* BEGIN Page *

January 2003
The Future of Ideas: The Fate of the Commons in a Connected World
by Lawrence Lessig; 352 pp. (268 pp. text, 84 pp. notes and index); hardcover, $30. Random House, New York, 2001
Reviewed by Robert C. Cumbow
The message of Lawrence Lessig's The Future of Ideas is important and urgent: We should not hasten to apply existing regimens of protection to new technologies, but should re-examine the policies such protections are meant to serve, then shape our application of law to reinforce those policies.
Lessig, like many, sees in today's techno-culture a disturbing trend of increasing protection, and thus control, over code, media and content that arguably ought to be more broadly available. We all benefit, he argues, if innovations at every level are free to be tinkered with by others, creating a community (or "commons") of innovation. By contrast, if proprietary protection regimes are exerted to the increasingly extreme degrees we are seeing in today's market, innovation will be delayed if not altogether stifled, and we will be the poorer for it.
He does not maintain that developers of new media and content should not profit from their work, or that works should be freely copied without permission or payment simply because it is easy to do so. What he does argue is that we need to examine carefully what policies are served, in each instance, by exerting greater or lesser controls over such works. New digital technologies invite and enable extremes of both abuse of the property rights of others and the exercise of overbearing control by those same rights holders. How are we to find moderation, and foster a climate of innovation that will benefit all of us in common?
At its best, The Future of Ideas is an important book, with some strong warnings about the movement toward over-protectiveness in our increasingly digital culture, and the price we are already paying for it. At its worst, the book suffers from a one-sided and often sloppy analysis of issues that are key to the credibility of Lessig's arguments.

* END Page *
* BEGIN Data lines *

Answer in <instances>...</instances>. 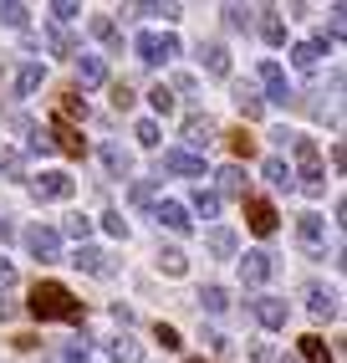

* END Data lines *

Complete the following.
a – Reproduce word for word the passage of the book review starting with "At its best, The" and going on through "of Lessig's arguments.".
b – According to the book review, how many pages of The Future of Ideas are given to notes and index?
c – Continue the review of The Future of Ideas from its last sentence.

Answer list.
a –
At its best, The Future of Ideas is an important book, with some strong warnings about the movement toward over-protectiveness in our increasingly digital culture, and the price we are already paying for it. At its worst, the book suffers from a one-sided and often sloppy analysis of issues that are key to the credibility of Lessig's arguments.

b – 84 pages

c –
His use of the term "ideas" in the book's title is unfortunate, since Lessig's argument has mostly to do with what he perceives as the over-control of alleged proprietary rights, not of ideas, which are always in the public domain, always a part of the "commons," and available to all.
Lessig's style is articulate but dispassionate, lacking in enthusiasm. He hamstrings his message — and sometimes his clarity — with a too-academic writing style and an annoying overreliance on metaphor and jargon. As noted above, he uses the term "idea" inconsistently, sometimes applying it correctly to the unprotected public domain of concepts, other times applying it to the kinds of specific expression or embodiment that may be entitled to copyright or patent protection.
Lessig's language can be irritatingly precious. He too frequently uses "map" and "architect" as verbs, and speaks of various media and software as "platforms." But more alarmingly, his language can be sloppy. He insists upon referring to the Internet as if it were a kind of "space" (he overuses the embarrassingly dated term "cyberspace" as if it actually had meaning) and to the Web as if it consisted of "locations" to be "built" and "visited." He refers to the Internet as "there" and the rest of reality as "here" (178). When he says: "The digital world is closer to the world of ideas than to the world of things" (116), he seems to expect us to believe that digital technology has somehow created a "world" quite literally different from ordinary reality — an "other place" where different rules should apply.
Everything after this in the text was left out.